Top of Passage to read

Winnie Kemboi, et al v. Eric Holder, Jr.
OPINION filed : AFFIRMED, decision not for publication. Karen Nelson Moore, Circuit Judge; Ronald Lee Gilman, Circuit Judge and Raymond M. Kethledge, AUTHORING Circuit Judge.
NOT RECOMMENDED FOR FULL-TEXT PUBLICATION
File Name: 12a1164n.06
UNITED STATES COURT OF APPEALS
FOR THE SIXTH CIRCUIT
WINNIE NJERI KEMBOI, JOHN CHERUIYOT
ERIC H. HOLDER, JR., United States Attorney
Nov 08, 2012
DEBORAH S. HUNT, Clerk
ON PETITION FOR REVIEW
FROM AN ORDER OF THE
BOARD OF IMMIGRATION
Before: MOORE, GILMAN, and KETHLEDGE, Circuit Judges.
KETHLEDGE, Circuit Judge. Winnie Njeri Kemboi and her husband, John, both natives
and citizens of Kenya, petition for review of an order of the Board of Immigration Appeals denying
their applications for asylum and withholding of removal, and her application for protection under
the United Nations’ Convention Against Torture. We deny the petition.

Bottom of Passage to read

▶ [Work instructions]
Copy out the part of the court opinion that begins with the words containing "OPINION filed : AFFIRMED, decision" and ends with "KETHLEDGE, Circuit Judges.", renaming "Nov 08, 2012" to "November 8, 2012". The lines that come next are from a different source than the court opinion.

Top of Data excerpts

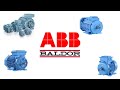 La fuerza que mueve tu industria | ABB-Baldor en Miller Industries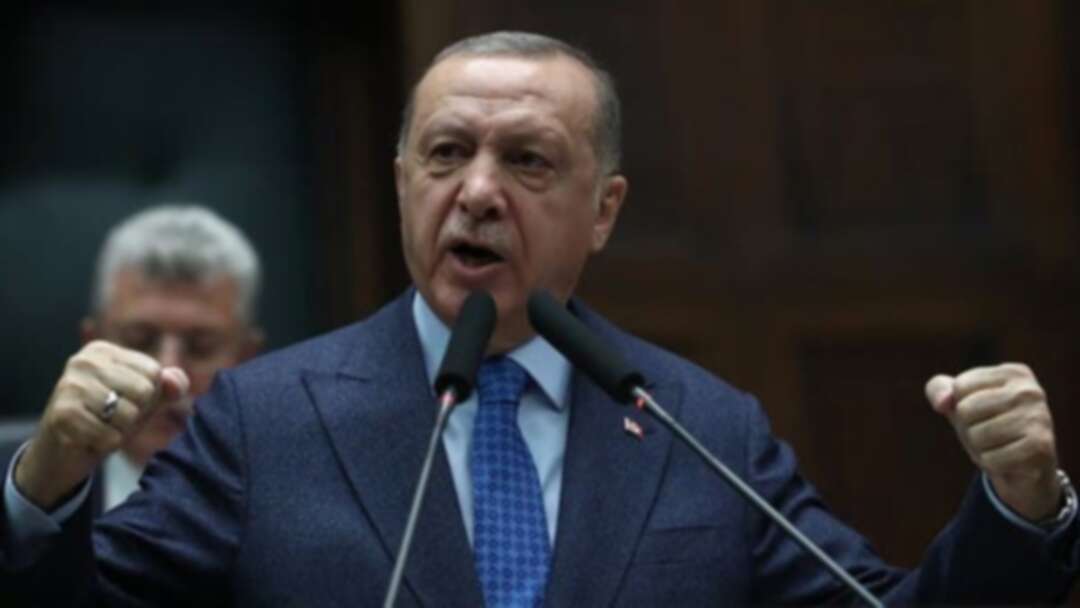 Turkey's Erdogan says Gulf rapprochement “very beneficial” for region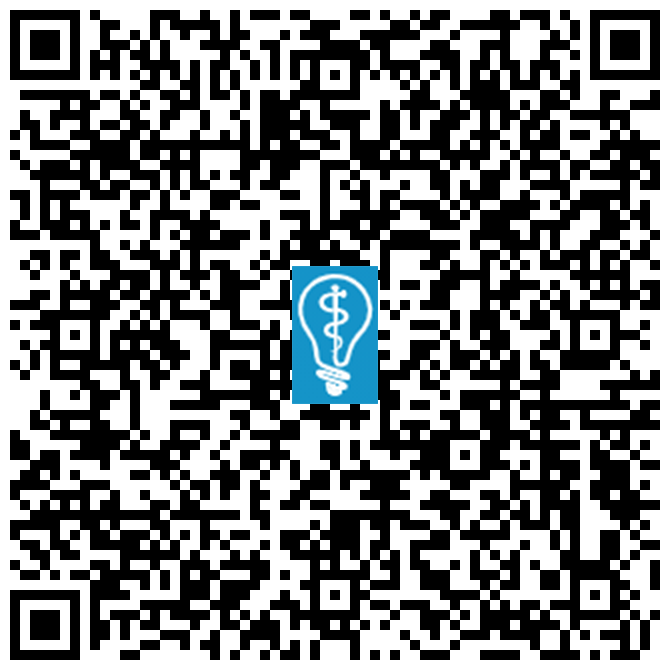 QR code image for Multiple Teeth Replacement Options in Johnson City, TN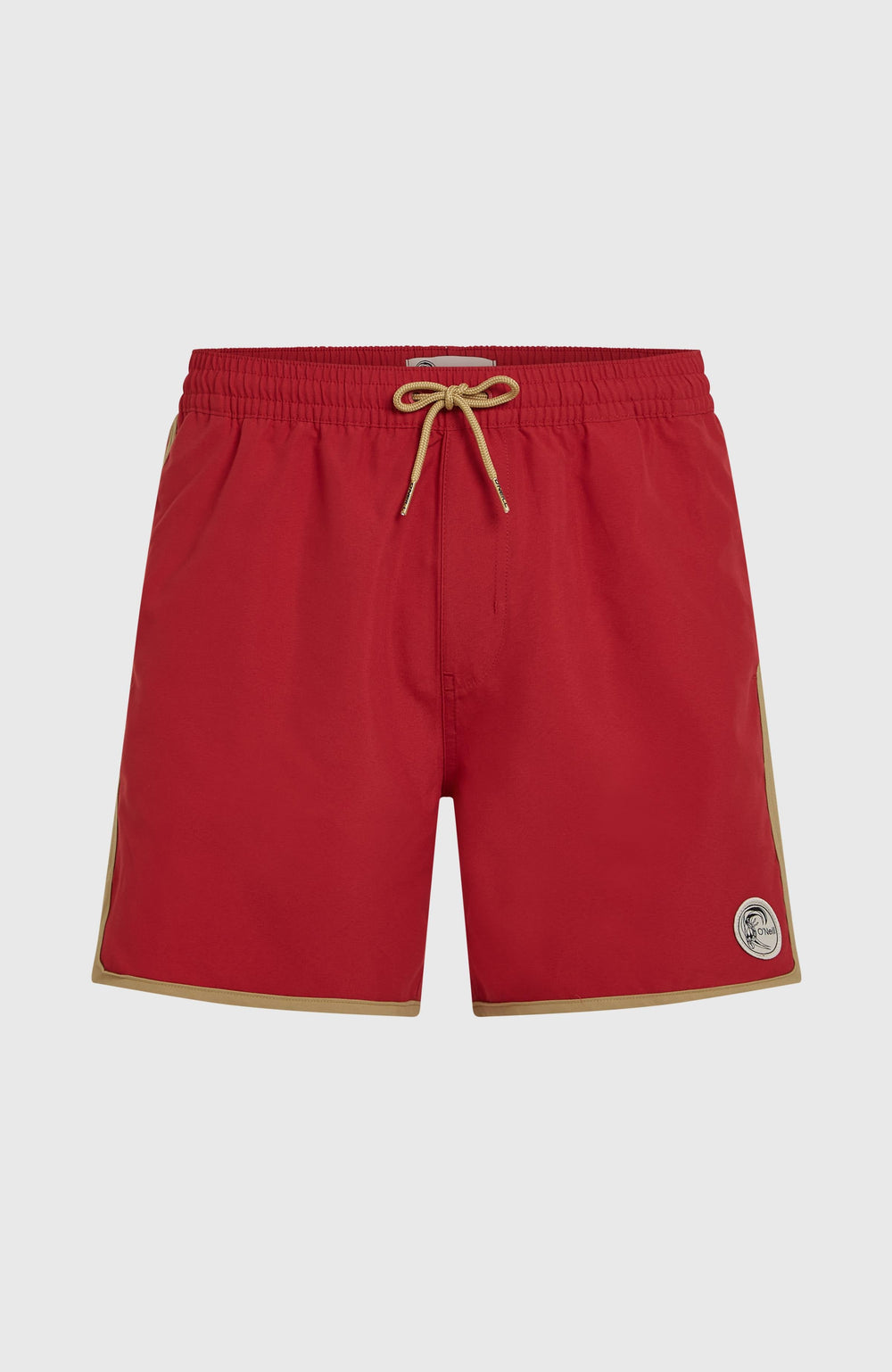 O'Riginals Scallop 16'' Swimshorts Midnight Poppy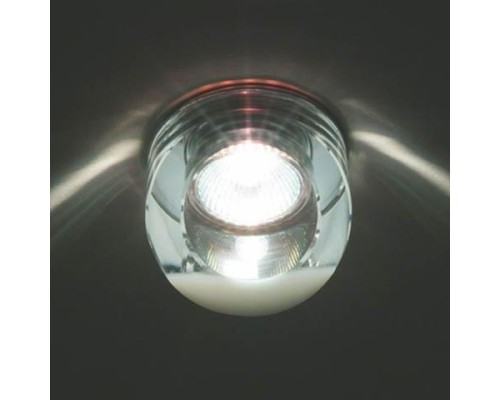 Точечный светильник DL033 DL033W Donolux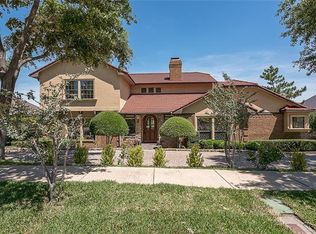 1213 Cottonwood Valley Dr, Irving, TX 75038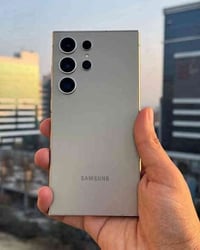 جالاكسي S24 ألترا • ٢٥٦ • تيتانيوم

Bottom of Data excerpts

▶ [Written answer]
OPINION filed : AFFIRMED, decision not for publication. Karen Nelson Moore, Circuit Judge; Ronald Lee Gilman, Circuit Judge and Raymond M. Kethledge, AUTHORING Circuit Judge.
NOT RECOMMENDED FOR FULL-TEXT PUBLICATION
File Name: 12a1164n.06
UNITED STATES COURT OF APPEALS
FOR THE SIXTH CIRCUIT
WINNIE NJERI KEMBOI, JOHN CHERUIYOT
ERIC H. HOLDER, JR., United States Attorney
November 8, 2012
DEBORAH S. HUNT, Clerk
ON PETITION FOR REVIEW
FROM AN ORDER OF THE
BOARD OF IMMIGRATION
Before: MOORE, GILMAN, and KETHLEDGE, Circuit Judges.